Lesen gegen das Vergessen 2026 am 9. Mai: Stimmen der Erinnerung

Auch im Jahr 2026 lädt die Veranstaltung „Lesen gegen das Vergessen“ dazu ein, sich mit historischen und aktuellen Formen von Ausgrenzung, Verfolgung und Widerstand auseinanderzusetzen. In einer eindringlichen Verbindung aus Lesung und Musik unter dem Titel „Junge Menschen erleben den Faschismus“ werden am Veranstaltungstag vielfältige Stimmen hörbar gemacht – persönliche Zeugnisse, literarische Texte und dokumentarische Berichte.

Im Zentrum stehen Texte von Autorinnen und Autoren wie Ruth Werner, Ilse Losa, Hannah Arendt, Ruth Klüger und Hildegard Knef. Ergänzt werden diese durch bewegende Dokumente wie etwa den letzten Brief von Cato Bontjes van Beek, Erinnerungen eines Überlebenden des Massakers von Oradour-sur-Glane sowie aktuelle Stimmen aus dem Buch „Unser Schmerz ist unsere Kraft“, in dem Angehörige von Opfern rechtsextremer Gewalt zu Wort kommen.

Die Auswahl spannt einen Bogen von der Zeit des Nationalsozialismus über Nachkriegserfahrungen bis hin zu gegenwärtigen gesellschaftlichen Herausforderungen. Dabei wird deutlich: Erinnern ist keine rückwärtsgewandte Aufgabe, sondern ein Auftrag für die Gegenwart, heute mehr denn je.

Gelesen werden die Texte von engagierten Bürger*innen und Menschen jeglichen Alters, darunter Mitglieder des Seniorenbeirats, Vertreter*innen zivilgesellschaftlicher Initiativen wie den „Omas gegen Rechts“, Schülerinnen der Anne-Frank-Schule sowie weitere Mitwirkende aus der Stadtgesellschaft. Die Lesenden führen jeweils kurz in die Texte ein und geben ihnen so einen persönlichen Rahmen.

Musikalisch wird die Veranstaltung von dem Musiklehrer an der AFS und Cellisten Felix Janßen-Müller begleitet. Werke von Johann Sebastian Bach, Ernest Bloch, Pau Casals sowie eine zeitgenössische Komposition von Veit Erdmann-Abele strukturieren die Lesung und schaffen Raum für Reflexion und innere Einkehr.

Ein gemeinsames Friedensgebet um 12 Uhr sowie das Glockenläuten setzen einen bewusst gestalteten Moment des Innehaltens innerhalb des Programms.
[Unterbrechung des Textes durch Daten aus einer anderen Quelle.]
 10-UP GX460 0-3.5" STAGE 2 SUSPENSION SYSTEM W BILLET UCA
Die vom Fachbereich Kultur der Stadt Gütersloh bereits zum achten Mal organisierte Veranstaltung versteht sich als offenes Forum des Erinnerns und Gedenkens. Sie möchte nicht nur historische Erfahrungen bewahren, sondern auch zur Auseinandersetzung mit aktuellen Formen von Antisemitismus, Rassismus und gesellschaftlicher Ausgrenzung anregen.
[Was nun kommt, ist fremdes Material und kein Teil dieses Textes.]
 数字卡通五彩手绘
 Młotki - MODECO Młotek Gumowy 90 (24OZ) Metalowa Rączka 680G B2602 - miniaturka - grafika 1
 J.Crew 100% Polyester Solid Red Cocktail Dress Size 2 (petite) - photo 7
Die Stadtbibliothek begleitet die Veranstaltung mit einem thematischen Büchertisch, der zur weiteren Vertiefung einlädt.

Termin: 9. Mai 2026, 11-13 Uhr, Ort: Martin-Luther-Kirche, Berliner Straße 20, Gütersloh

Der Eintritt ist frei, eine Anmeldung ist nicht erforderlich.